Cumhurbaşkanları ve üst düzey siyasiler bugüne kadar hâlâ Birand dışında herhangi bir Türk gazeteciye demeç vermiş değiller. Birand, ‘Koçaryan röportajı’ndan sonra Ermenistan tarafından artık kabul görmezmiş gibi bir izlenim yaratıldıysa da, 2007 yılında Karadeniz Ekonomik İşbirliği Örgütü’nün 15. yılı için İstanbul’da bulunan dönemin Dışişleri Bakanı Vartan Oskanyan ile röportaj yapma şansını yakalayabilmiş tek gazeteci oldu.

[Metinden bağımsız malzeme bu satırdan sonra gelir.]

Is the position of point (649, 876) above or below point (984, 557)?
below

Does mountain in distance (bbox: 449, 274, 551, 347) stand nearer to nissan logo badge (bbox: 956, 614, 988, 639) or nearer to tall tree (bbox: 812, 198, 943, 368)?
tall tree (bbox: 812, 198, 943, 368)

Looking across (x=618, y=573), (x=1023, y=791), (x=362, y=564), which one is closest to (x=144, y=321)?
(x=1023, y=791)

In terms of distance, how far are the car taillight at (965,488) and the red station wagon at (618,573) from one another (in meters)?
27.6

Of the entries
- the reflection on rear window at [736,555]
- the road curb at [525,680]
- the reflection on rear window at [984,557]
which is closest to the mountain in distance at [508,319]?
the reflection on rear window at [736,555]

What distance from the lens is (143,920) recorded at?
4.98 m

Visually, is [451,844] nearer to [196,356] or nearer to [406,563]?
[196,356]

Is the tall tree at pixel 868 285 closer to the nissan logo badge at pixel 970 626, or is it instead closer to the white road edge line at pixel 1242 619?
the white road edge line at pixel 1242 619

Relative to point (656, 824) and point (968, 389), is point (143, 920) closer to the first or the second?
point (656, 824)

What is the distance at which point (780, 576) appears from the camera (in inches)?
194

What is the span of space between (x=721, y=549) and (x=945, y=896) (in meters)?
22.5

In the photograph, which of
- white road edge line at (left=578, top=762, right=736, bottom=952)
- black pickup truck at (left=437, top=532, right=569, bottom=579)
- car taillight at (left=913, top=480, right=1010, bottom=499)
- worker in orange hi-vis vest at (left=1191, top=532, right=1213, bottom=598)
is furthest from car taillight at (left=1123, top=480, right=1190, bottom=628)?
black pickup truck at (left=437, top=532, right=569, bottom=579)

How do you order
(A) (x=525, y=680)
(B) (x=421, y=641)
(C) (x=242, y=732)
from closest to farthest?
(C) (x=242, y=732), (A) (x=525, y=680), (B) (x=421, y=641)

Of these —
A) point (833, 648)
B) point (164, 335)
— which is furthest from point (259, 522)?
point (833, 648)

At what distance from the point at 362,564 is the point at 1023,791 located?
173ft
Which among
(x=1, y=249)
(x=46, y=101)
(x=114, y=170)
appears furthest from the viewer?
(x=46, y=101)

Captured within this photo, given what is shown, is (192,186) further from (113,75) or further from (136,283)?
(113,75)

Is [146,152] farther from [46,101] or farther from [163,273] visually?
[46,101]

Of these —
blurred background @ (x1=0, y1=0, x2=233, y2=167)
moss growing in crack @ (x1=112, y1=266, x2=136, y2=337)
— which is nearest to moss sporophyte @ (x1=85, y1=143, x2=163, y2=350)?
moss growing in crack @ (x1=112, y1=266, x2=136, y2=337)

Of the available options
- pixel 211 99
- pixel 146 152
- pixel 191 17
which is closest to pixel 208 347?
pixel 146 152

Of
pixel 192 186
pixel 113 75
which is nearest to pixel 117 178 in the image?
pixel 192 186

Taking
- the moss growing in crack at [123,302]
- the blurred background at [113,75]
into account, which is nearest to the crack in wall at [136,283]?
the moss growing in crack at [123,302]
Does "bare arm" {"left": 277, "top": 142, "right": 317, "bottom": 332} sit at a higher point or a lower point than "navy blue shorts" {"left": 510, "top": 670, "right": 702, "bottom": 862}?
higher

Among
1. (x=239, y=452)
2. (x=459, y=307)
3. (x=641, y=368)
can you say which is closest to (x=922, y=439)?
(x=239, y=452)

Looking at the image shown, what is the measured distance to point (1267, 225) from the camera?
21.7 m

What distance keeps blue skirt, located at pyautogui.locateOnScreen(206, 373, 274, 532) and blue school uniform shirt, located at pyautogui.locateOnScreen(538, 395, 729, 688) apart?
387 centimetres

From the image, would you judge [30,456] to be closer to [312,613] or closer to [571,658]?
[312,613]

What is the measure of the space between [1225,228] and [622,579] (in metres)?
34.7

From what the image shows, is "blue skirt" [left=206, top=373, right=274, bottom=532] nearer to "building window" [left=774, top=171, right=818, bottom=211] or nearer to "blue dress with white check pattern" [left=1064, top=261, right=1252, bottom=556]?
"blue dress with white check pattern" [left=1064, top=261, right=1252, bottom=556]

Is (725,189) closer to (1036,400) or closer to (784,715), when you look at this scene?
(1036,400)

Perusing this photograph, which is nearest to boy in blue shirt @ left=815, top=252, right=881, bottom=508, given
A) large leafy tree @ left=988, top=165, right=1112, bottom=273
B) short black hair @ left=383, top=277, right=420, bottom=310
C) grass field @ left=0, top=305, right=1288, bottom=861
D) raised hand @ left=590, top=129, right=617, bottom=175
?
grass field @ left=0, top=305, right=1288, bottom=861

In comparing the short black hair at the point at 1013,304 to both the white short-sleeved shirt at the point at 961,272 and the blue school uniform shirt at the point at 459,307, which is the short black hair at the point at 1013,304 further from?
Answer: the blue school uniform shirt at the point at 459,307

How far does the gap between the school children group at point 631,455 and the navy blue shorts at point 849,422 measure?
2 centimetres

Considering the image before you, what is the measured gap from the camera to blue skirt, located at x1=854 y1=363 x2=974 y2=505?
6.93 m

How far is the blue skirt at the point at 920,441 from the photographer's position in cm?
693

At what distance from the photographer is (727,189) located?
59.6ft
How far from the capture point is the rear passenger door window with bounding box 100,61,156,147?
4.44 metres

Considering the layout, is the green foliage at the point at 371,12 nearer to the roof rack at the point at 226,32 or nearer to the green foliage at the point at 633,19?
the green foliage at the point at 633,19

Birand, 2000’li yıllarda yüksek düzey görevliler ile sınırlı kalmayıp, Erivan’daki gençler ile üniversitelerde görüşüp, sadece siyasi iradenin değil, halkın da fikirlerini dinlemeyi önemsemişti. 1997 yılında Türkeş ve Ter-Petrosyan’ın Paris’teki toplantısının gizli kısımlarını okur ile paylaşan, Birand’ın öğrencilerinden Can Dündar’dı. Yazılarını ve programlarını yakından takip edenler, Birand’ın hiçbir zaman Ermeni yanlısı bir çizgi izlemediğini, aksine Türkiye için Soykırım’ın kabul edilemez olduğunu vurgularken bir taraftan da, sınırın açılmasını ve Ermenilerin acılarını anlamak konusunda yol alınmasını salık verdiğini hatırlayacaklardır.
Birand’ın, diğer konularda olduğu gibi Ermeni ve Ermenistan konularında saygın ve güvenilir kabul edilmesinin sebebi liberal bakış açısı, çağdaş ve doğru habercilik anlayışı idi. Birand, Ermenistan konusunda resmi teze ters düşmemeye çalışırken, “Ermenistan bize muhtaç olacak kadar fakir değil, Erivan protokoller için Ankara’dan bir haber bekliyor, iptal edilmesi an meselesi, Ermenistan’a dayatarak başarılı olamazsınız, sınırın açılması gerekir” gibi çıkışlarıyla alternatif bakış açısını ortaya koyuyordu. Bir taraftan da “Ermeni değilim, ama olsam saklamaz, bununla gurur duyardım.” diyebilecek kadar farklı bir gazeteciydi. Birand, enerjisi, bilgisi, sıcakkanlılığı, çalışkanlığı, doğru haberciliği ve üretkenliği ile herkesi kıskandıracak ve örnek alınacak bir gazeteciydi.